Best answer: There's a very small possibility the computer's battery capacity readout will not accurately reflect the capacity of the battery.

For a laptop, that probability is zero. Cheap, small electronic devices attempt to estimate battery state of charge by reading the voltage of the battery. But as your link shows, the discharge curve for a lithium battery is fairly flat over most of its capacity, so there is little difference between 80% charged and 20% charged. This method is simple and cheap but very inaccurate.

On the other hand, a more sophisticated device like a laptop uses a circuit called a coulomb counter that actually counts the number of electrons going into the battery and coming out of the battery. It doesn't care about the nominal voltage of the battery. It only cares about full charge, 4.2 volts and full discharge, 3.0 volts. It doesn't need to know about the voltages in between to determine state of charge.

DATASET EXTRACT>
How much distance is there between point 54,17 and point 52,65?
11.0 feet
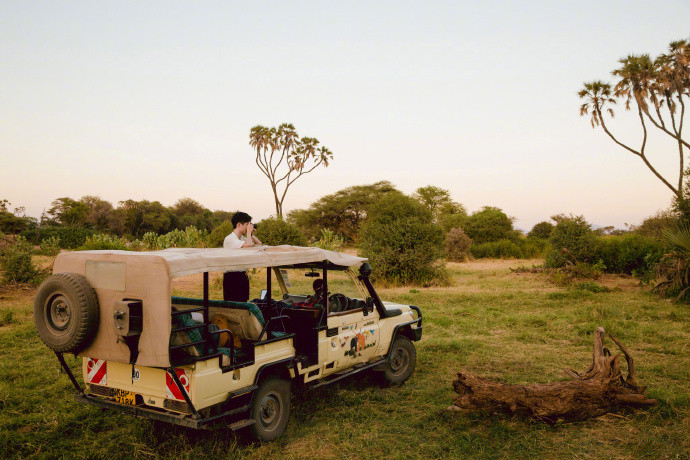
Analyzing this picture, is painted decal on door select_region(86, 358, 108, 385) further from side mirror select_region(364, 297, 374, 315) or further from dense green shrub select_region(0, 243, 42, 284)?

PROBLEMS TO SOLVE>
**1)** Answer these questions using the text about battery charge readings:
(a) What do cheap, small electronic devices read to estimate battery state of charge?
(b) What circuit does a laptop use for this purpose?
(c) What voltage does the text give for full discharge?
**2)** List every figure written with digits in the text about battery charge readings, in the order it appears.
**3)** Pick up the text about battery charge readings after its last sentence and continue it for a few more sentences.

EXERCISE RESPONSES>
**1)**
(a) The voltage of the battery.
(b) A coulomb counter.
(c) 3.0 volts.

**2)** 80%, 20%, 4.2 volts, 3.0 volts

**3)**
It is similar to measuring the number of gallons of gas going into your gas tank and the number of gallons taken out of your gas tank. If you do this accurately, you always know exactly how many gallons of gas are in your tank.

So your new battery should work fine and have no problems measuring capacity. You will have to do an initial calibration cycle. To do this you discharge the battery to zero capacity then charge it to full capacity. Once you do this, the coulomb counter has gone from zero gas in the tank to a full tank and can now keep track of everything in between.
posted by JackFlash at 8:50 AM on April 23, 2018 [2 favorites]


Response by poster: Installed new battery, no issues, thanks all.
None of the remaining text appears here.